● **Data for analysis**
━━━━━━━━━━━━━━━━
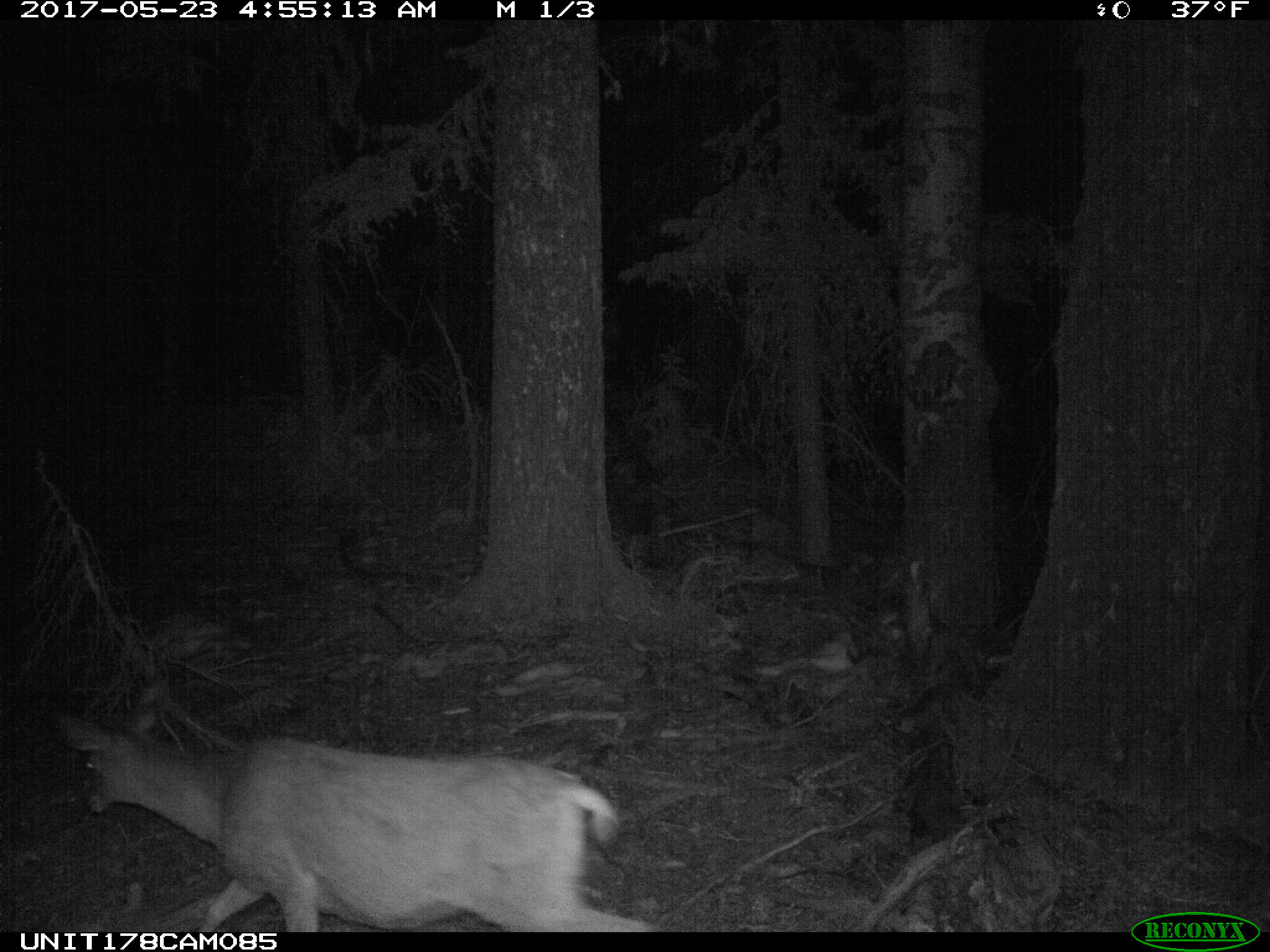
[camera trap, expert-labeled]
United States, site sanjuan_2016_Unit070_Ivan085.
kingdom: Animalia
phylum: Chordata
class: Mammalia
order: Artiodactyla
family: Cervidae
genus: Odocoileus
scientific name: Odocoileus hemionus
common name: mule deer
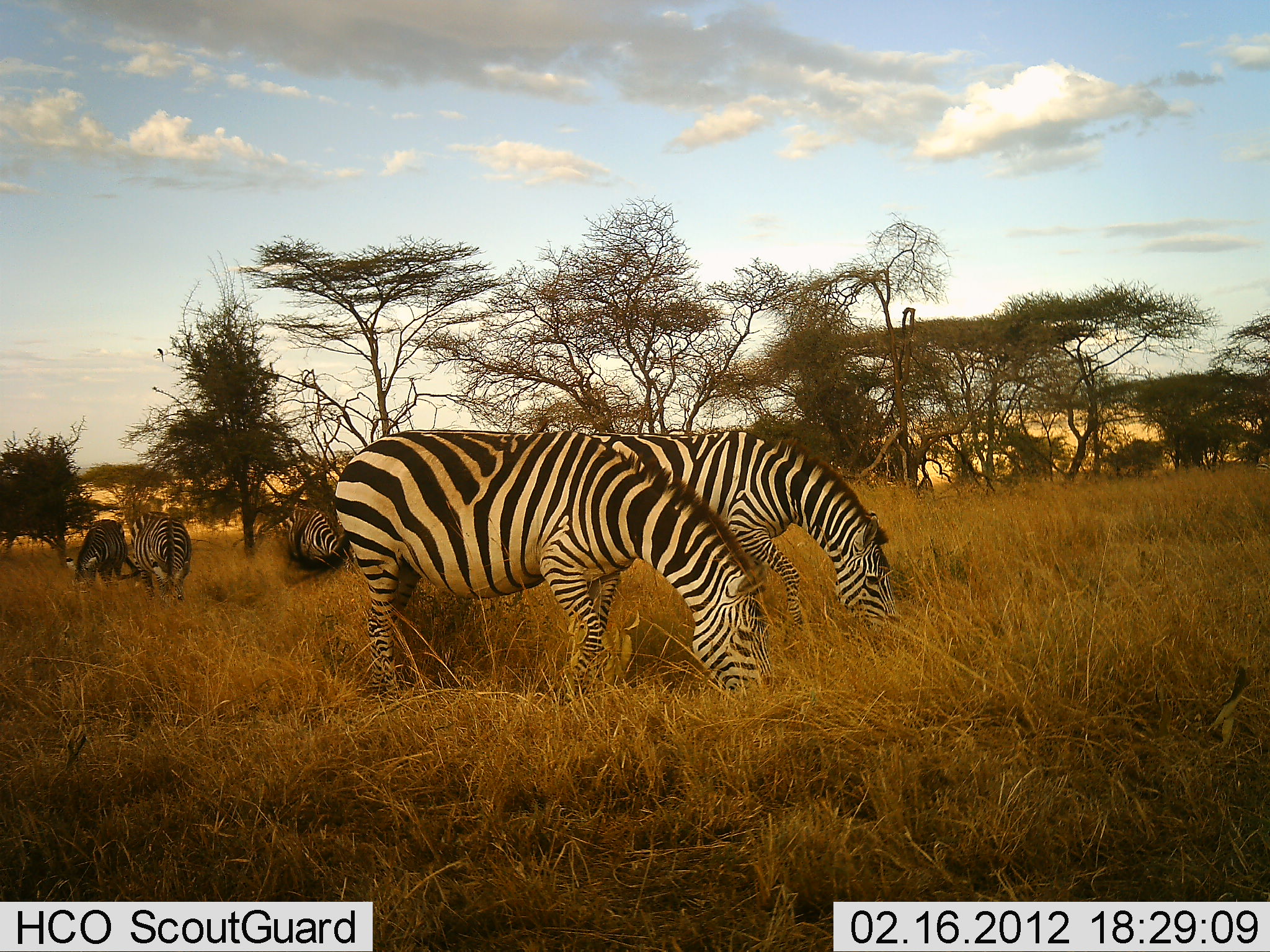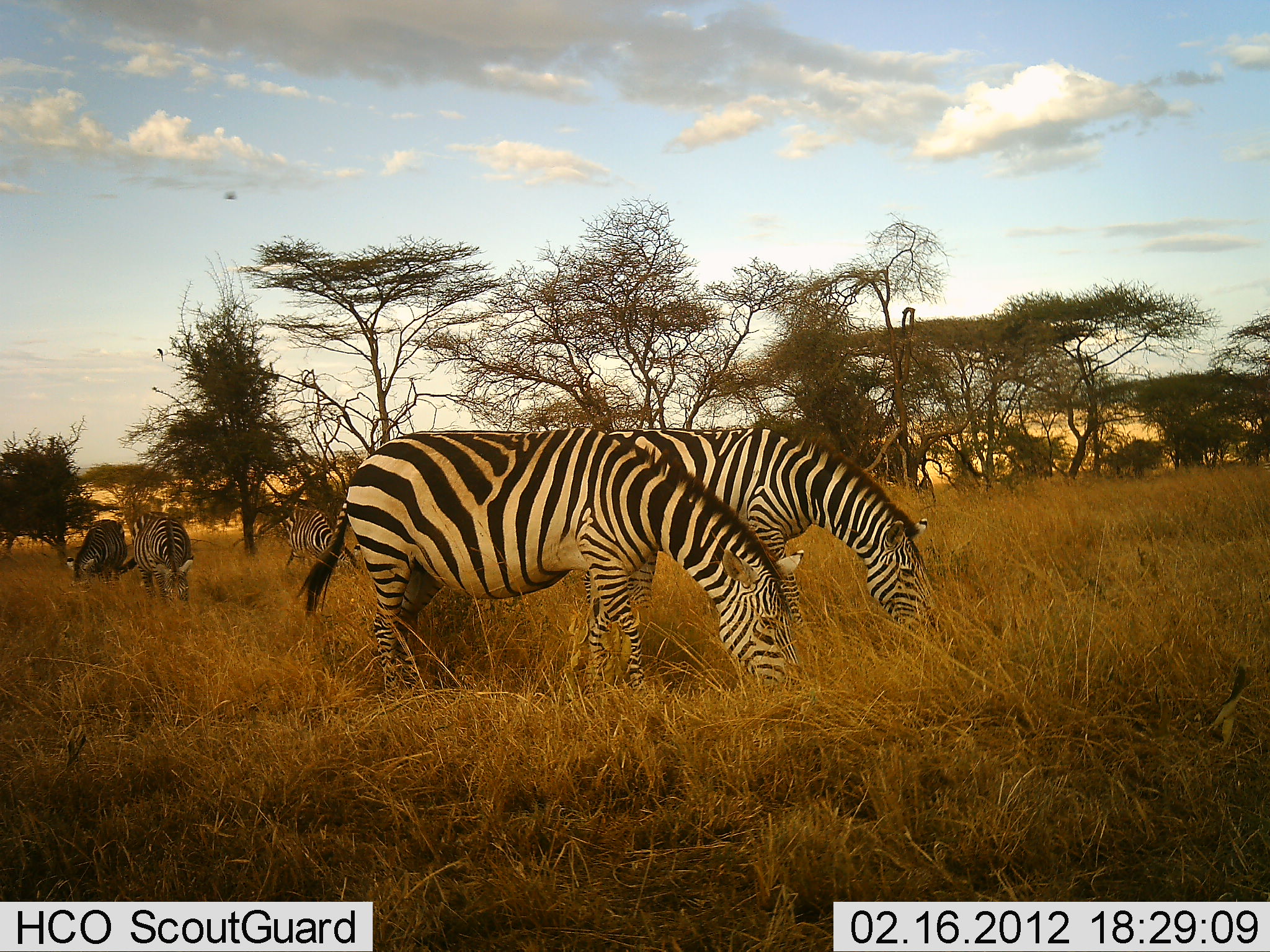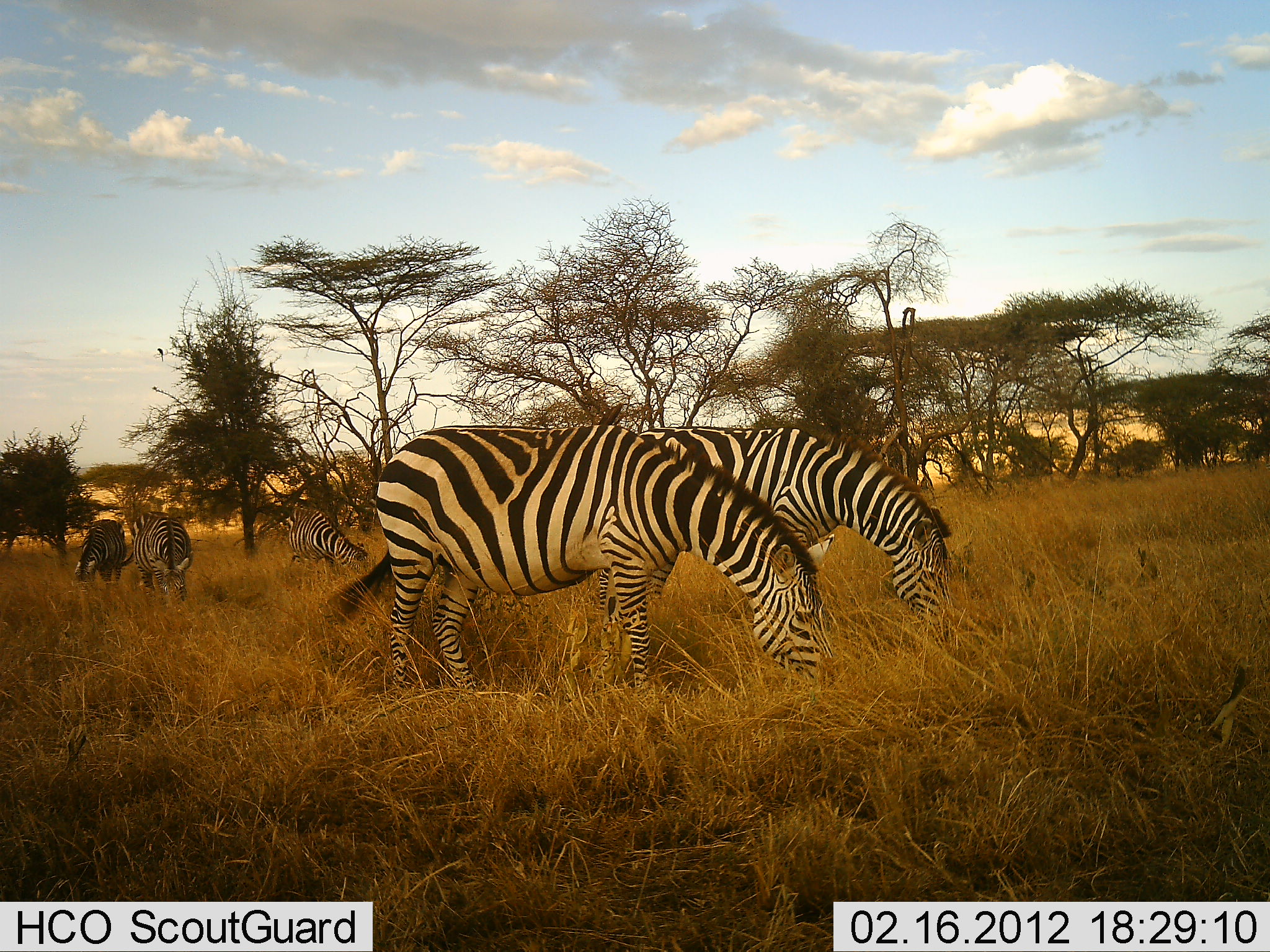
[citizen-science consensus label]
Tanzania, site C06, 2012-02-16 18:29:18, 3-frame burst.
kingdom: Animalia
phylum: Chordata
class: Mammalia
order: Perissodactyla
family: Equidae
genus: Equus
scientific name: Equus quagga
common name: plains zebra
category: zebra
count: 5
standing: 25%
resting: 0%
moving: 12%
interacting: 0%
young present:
━━━━━━━━━━━━━━━━
● **Work instruction**
Write out exactly the lines from the line holding "category: zebra" through the last line of the data, and nothing besides those lines.

● **Task result**
category: zebra
count: 5
standing: 25%
resting: 0%
moving: 12%
interacting: 0%
young present:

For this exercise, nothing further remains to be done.